▸ 本文ブロック
____

少し前の話だが、トヨタがハイブリッド自動車に関する特許を公開した。

公開、というのはもちろん、他社が無償で特許に関わる技術を利用出来るようにするという事だ。

となれば当然、トヨタと、競争相手である世界中の自動車製造会社との競争力の差がグッと縮まる事は言うまでもない。


こうした事に対し、トヨタを心配する声は非常に多い。
これまで独占して来た技術を公開するという事は、メシの種を部分的にとはいえ手放す事を意味する。

もっとわかり易く言えば、特許を公開した影響で売り上げや利益が大きく減るのではないか、という事だ。


この問題に対するある視点からの答えが、記事として出ている。


トヨタ ハイブリッド特許公開の真実
https://www.itmedia.co.jp/business/articles/1904/15/news014.html


この記事を要約すれば、トヨタは環境問題に対し世界中のクルマをどんどんハイブリッド化する事で積極的に問題解決したい、という理由でハイブリッドの特許を公開したという話だ。

そして特許の公開による不利益はあまり問題にならないという。
要は今現在の技術はいずれ陳腐化するものなので、その先を現在進行形で開発中であるトヨタの利益にはそれほど影響が無いという事だ。

この点に私は同意する。
さらに記事中にもあるが、単に技術を導入すれば簡単にクルマが作れるという事は有り得ない。

クルマはノウハウのかたまりと記事に書かれているがまさにその通りで、過去にEVが普及すれば家電メーカーでも部品を買って組み立てるだけでクルマが作れるなどという暴論が出ていたが、それは言っている者の無知をさらけ出しているだけの事だ。

この点に対してもトヨタは積極的にノウハウの提供までやるという。

もし利益がどうこう言うのならば、むしろこちらの方が問題である。


さて、ここまでトヨタが無償で特許を公開した理由を、トヨタ側の言葉(記事はトヨタの副社長へのインタビューを元に書かれている)で表した。

記事の筆者は、この背景に過去アメリカで起きたプリウスの暴走事故に対するリコール問題を挙げている。

____

▸ 実施タスク A
レコードのうち、「From this photograph, is」を含む行からレコードの末尾までを、両端を含めて原文どおりに書き写してください。
本文とレコードは互いに無関係です。

▸ 提供データ

____

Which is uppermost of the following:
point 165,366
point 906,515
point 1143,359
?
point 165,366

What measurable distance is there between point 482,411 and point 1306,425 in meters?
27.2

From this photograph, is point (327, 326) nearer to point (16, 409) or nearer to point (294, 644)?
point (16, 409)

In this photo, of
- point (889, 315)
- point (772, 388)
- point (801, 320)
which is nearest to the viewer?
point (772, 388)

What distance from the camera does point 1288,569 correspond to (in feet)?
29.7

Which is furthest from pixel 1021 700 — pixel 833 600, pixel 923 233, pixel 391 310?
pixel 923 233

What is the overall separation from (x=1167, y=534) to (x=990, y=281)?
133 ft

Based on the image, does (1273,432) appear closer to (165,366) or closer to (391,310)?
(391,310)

____

▸ 実施タスク B
トヨタの特許公開を扱った本文から、「そして特許の公開による不利益はあまり問題にならないという。」から「もし利益がどうこう言うのならば、むしろこちらの方が問題である。」までの部分を、両端を含めて改変せずに再掲してください。

▸ 完全な解答 A
From this photograph, is point (327, 326) nearer to point (16, 409) or nearer to point (294, 644)?
point (16, 409)

In this photo, of
- point (889, 315)
- point (772, 388)
- point (801, 320)
which is nearest to the viewer?
point (772, 388)

What distance from the camera does point 1288,569 correspond to (in feet)?
29.7

Which is furthest from pixel 1021 700 — pixel 833 600, pixel 923 233, pixel 391 310?
pixel 923 233

What is the overall separation from (x=1167, y=534) to (x=990, y=281)?
133 ft

Based on the image, does (1273,432) appear closer to (165,366) or closer to (391,310)?
(391,310)

▸ 完全な解答 B
そして特許の公開による不利益はあまり問題にならないという。
要は今現在の技術はいずれ陳腐化するものなので、その先を現在進行形で開発中であるトヨタの利益にはそれほど影響が無いという事だ。

この点に私は同意する。
さらに記事中にもあるが、単に技術を導入すれば簡単にクルマが作れるという事は有り得ない。

クルマはノウハウのかたまりと記事に書かれているがまさにその通りで、過去にEVが普及すれば家電メーカーでも部品を買って組み立てるだけでクルマが作れるなどという暴論が出ていたが、それは言っている者の無知をさらけ出しているだけの事だ。

この点に対してもトヨタは積極的にノウハウの提供までやるという。

もし利益がどうこう言うのならば、むしろこちらの方が問題である。